** Begin Material for this task **

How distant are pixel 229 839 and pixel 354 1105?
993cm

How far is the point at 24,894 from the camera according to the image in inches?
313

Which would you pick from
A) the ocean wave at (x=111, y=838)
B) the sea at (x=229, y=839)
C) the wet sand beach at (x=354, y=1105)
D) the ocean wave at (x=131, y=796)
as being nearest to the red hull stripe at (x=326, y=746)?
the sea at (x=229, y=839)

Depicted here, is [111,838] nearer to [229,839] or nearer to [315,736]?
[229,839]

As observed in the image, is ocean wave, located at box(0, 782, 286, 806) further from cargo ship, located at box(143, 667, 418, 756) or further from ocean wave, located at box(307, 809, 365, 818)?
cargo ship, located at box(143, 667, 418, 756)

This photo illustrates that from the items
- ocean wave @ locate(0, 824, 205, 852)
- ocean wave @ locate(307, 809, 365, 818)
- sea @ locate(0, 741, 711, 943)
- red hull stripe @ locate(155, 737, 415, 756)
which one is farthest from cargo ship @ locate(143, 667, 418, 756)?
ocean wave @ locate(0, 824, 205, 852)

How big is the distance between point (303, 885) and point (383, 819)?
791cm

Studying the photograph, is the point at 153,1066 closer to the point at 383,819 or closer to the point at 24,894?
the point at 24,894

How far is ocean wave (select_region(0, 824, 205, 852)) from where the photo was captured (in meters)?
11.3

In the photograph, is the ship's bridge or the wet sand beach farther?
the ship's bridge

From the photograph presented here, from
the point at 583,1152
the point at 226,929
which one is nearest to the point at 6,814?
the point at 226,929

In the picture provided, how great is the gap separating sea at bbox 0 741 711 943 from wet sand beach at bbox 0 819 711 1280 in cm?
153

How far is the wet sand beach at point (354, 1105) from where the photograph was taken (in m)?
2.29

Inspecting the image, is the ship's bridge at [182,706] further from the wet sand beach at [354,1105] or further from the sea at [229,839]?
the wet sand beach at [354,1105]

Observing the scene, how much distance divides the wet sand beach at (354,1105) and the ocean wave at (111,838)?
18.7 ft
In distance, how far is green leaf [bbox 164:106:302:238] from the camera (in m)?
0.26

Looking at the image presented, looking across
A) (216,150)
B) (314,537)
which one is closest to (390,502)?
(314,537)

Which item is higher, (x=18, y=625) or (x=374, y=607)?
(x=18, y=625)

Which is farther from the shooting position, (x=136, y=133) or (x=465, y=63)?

** End Material for this task **

Stated task
Rewrite the material from the line containing "In distance, how" through the end, replacing "green leaf" with "yellow leaf" and leaving everything else unchanged.

Exercise response
In distance, how far is yellow leaf [bbox 164:106:302:238] from the camera (in m)?
0.26

Looking at the image presented, looking across
A) (216,150)
B) (314,537)
which one is closest to (390,502)?
(314,537)

Which item is higher, (x=18, y=625) or (x=374, y=607)?
(x=18, y=625)

Which is farther from the shooting position, (x=136, y=133) or (x=465, y=63)?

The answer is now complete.